Le rôle des États est enfin de développer des « cadres incitatifs » à destination du secteur privé. Les démarches effectuées par des entreprises comme L’Oréal sont loin d’être universelles : « Si l’on attendait que les entreprises compensent elles-mêmes leurs impacts résiduels sur la biodiversité, on pourrait attendre longtemps » (Aurélien Guingand). Une telle approche a de toute façon des impacts limités : « quand le secteur privé joue son rôle, c’est uniquement dans sa filière » (Alain Karsenty). C’est donc à la puissance publique de mobiliser les acteurs privés et de coordonner leur action pour initier une dynamique globale capable d’avoir des impacts substantiels, et compléter les actions au sein des filières.  Certaines firmes commencent à agir au niveau de producteurs qui leur fournissent les produits agricoles : c’est l’approche « chaîne d’approvisionnement zéro déforestation ». Mais ceci reste insuffisant, car les moteurs de la déforestation sur  un territoire ne se réduisent pas à une ou deux filières.  D’où l’intérêt de mettre en place, en parallèle, des  incitations directes à la conservation (PSE) pour des communautés à travers des projets collectifs de « territoires durable » qui viendront compléter l’approche filière qui s’adresse avant tout à des producteurs individuels.

 

Quels outils développer pour impliquer davantage les acteurs privés ?

Inciter les acteurs privés à intégrer la problématique de la biodiversité à leur business model nécessite de concevoir un éventail d’instruments. Celui de la certification doit être étendu : « Il est nécessaire et indispensable de soutenir les grandes entreprises certifiées et d’en amener d’autres à ces bonnes pratiques » (Emmanuel Groutel).

 D’autres outils plus novateurs font peu à peu leur apparition. Parmi eux, les mécanismes de compensation. Pour être efficace, la compensation doit s’inscrire dans une séquence précise : « éviter un certain nombre d’impacts ; réduire les impacts non évitables ; compenser les impacts résiduels ». Dans les Coussouls de Crau en Provence, les maîtres d’ouvrage privés ou publics « peuvent compenser leurs impacts en achetant des unités de compensation issues d’actions écologiques menées précédemment » (Aurélien Guingand). Il s’agit de l’application ex ante du principe pollueur-payeur.

Les paiements pour service environnemental constituent un autre levier : cet instrument incitatif consiste à « payer les acteurs pour qu’ils s’abstiennent d’exercer certains droits reconnus comme légitimes » (Alain Karsenty). Vittel paie des agriculteurs pour qu’ils modifient leurs pratiques et permettent à l’entreprise de bénéficier d’un service : l’accès à une eau faible en nitrates. Le principe est ici celui du bénéficiaire-payeur.

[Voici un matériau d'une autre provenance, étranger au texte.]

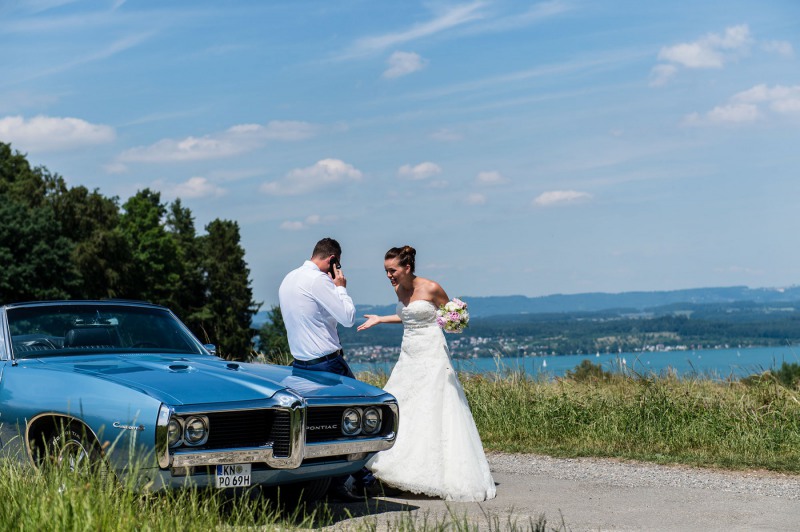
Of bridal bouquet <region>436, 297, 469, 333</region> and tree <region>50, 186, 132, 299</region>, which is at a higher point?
tree <region>50, 186, 132, 299</region>

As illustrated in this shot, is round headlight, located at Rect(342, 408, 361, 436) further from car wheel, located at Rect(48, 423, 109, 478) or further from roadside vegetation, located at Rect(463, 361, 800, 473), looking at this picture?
roadside vegetation, located at Rect(463, 361, 800, 473)

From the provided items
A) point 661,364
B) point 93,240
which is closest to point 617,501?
point 661,364

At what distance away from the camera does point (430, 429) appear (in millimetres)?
8250

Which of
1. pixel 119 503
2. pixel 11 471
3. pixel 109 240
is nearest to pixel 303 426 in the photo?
pixel 119 503

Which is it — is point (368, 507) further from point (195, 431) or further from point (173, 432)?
point (173, 432)

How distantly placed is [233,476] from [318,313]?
6.81 feet

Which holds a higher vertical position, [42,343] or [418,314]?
[418,314]

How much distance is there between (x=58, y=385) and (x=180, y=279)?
64249mm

La biodiversité à l’épreuve des réalités politiques et sociales

L’élaboration d’instruments par les économistes n’est qu’une étape : un levier de financement est ensuite « investi d’objectifs sociaux et politiques que les acteurs qui s’en emparent lui donnent » (Alain Karsenty). Sa mise en œuvre « est un travail de terrain à partir des enjeux locaux » (Laurent Gilbert).

 Posé à un niveau global, le défi la protection de la biodiversité ne peut trouver que des solutions adaptées à des contextes particuliers. Or, face à l’explosion démographique en Afrique ou la consommation des produits forestiers africains par l’Asie, « nos certitudes européennes sont bien légères » (Emmanuel Groutel). La situation des pays émergents met en lumière des tensions : « il y a des choix à faire entre développement et conservation » (Aurélien Guingand).

Au final, on constate bien l’existence de sources de financement diverses pour conserver la biodiversité : « La création de richesses n’est pas un problème, l’abondance des liquidités au niveau mondial en témoigne  » (Alain Karsenty). Mais la question majeure dépasse la sphère économique : c’est celle « des choix politiques pris par les uns et les autres pour mobiliser ces ressources institutionnelles » (Christophe du Castel). Les défis soulevés sont fondamentaux : la protection de la biodiversité permet d’envisager l’amorce d’« une transition écologique qui aurait pour fondement la remise en cause plus poussée du modèle économique existant » (Aurélien Guingand).